Monday, 15 May 2017

Avoid these common pitfalls when upgrading StormCrawler with Elasticsearch 5.x

The next (and probably imminent) release of StormCrawler will contain an update of Elasticsearch to version 5.3. This is definitely a good thing, as we want to keep up with the latest versions of Elasticsearch but has a few pitfalls when upgrading your existing application. Some of the changes are documented in the README but I will reiterate them here, just in case.

LOG4J dependencies
ES5 requires an upgrade in the logging dependencies of Apache Storm. You can update the dependencies in your existing Storm cluster by hand but since my patch is part of Storm 1.1.0, you should probably upgrade Storm altogether.
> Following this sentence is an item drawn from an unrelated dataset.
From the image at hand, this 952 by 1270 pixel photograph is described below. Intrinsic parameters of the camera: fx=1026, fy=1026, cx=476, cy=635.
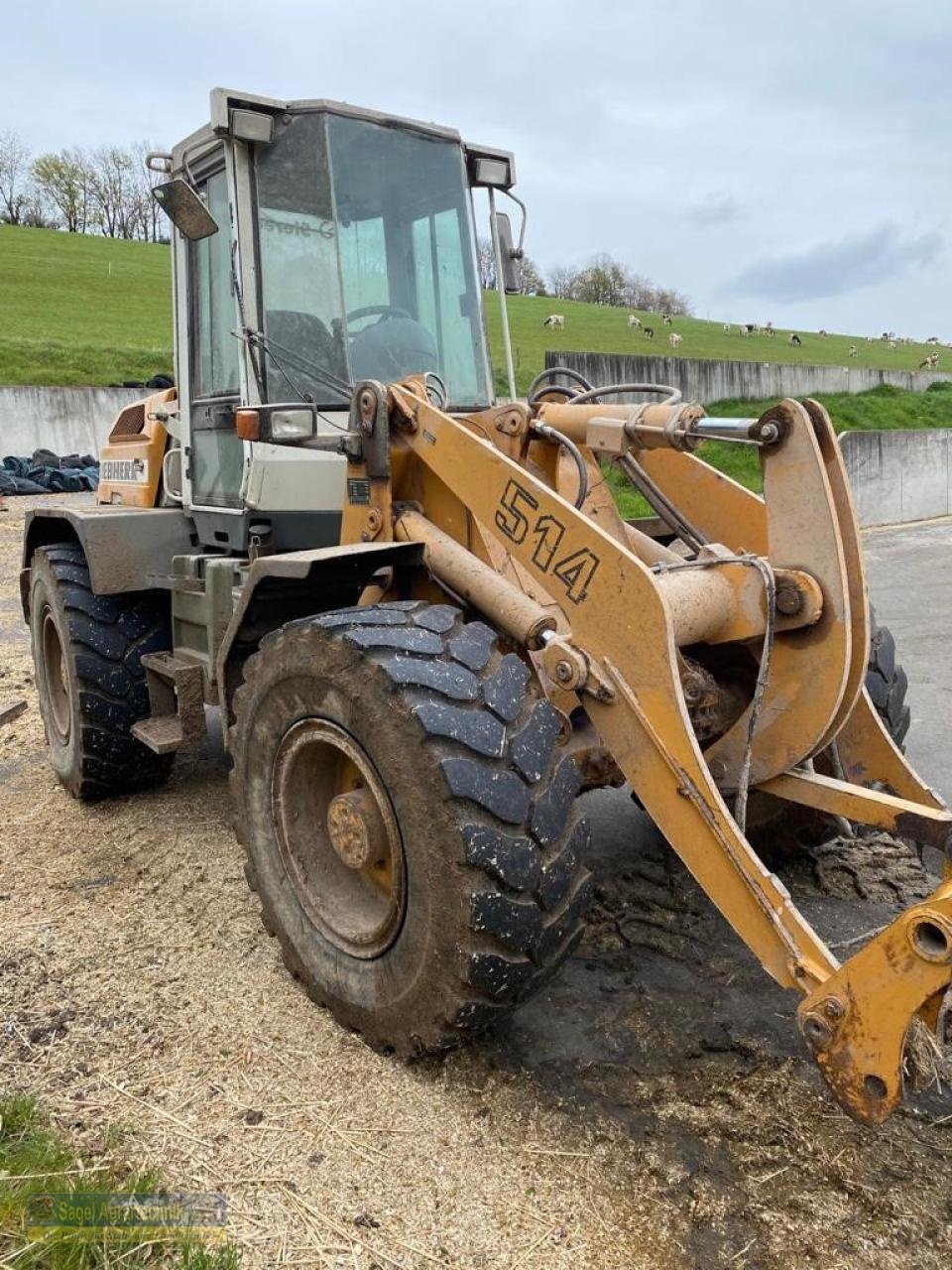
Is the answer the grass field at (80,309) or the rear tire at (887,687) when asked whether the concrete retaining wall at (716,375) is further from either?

StormCrawler 1.5 will depend on Storm 1.1.0 (but probably works with older versions as well).

Maven Shade Configuration
The pom file of your StormCrawler-based project needs modifying as well, you'll need to specify the Maven Shade Configuration and include:
<manifestEntries>
 <Change></Change>
 <Build-Date></Build-Date>
</manifestEntries>

See https://github.com/elastic/elasticsearch/issues/21627; this wasn't an issue with the previous versions of Elasticsearch.

Update es-conf.yaml
In particular, the value of es.status.bucket.field used to be _routing, which is an automatically generated field, however this is not available for the spouts anymore. Instead, use the same value as es.status.routing.fieldname e.g. metadata.hostname

Mapping
ES5 should be able to read your existing indices, however, if you create a new set of indices from scratch, make sure you use the latest version of the script.

I hope this will help you for a successful upgrade, I will cover the new functionalities and improvements coming with StormCrawler 1.5 when it is released.

Happy crawling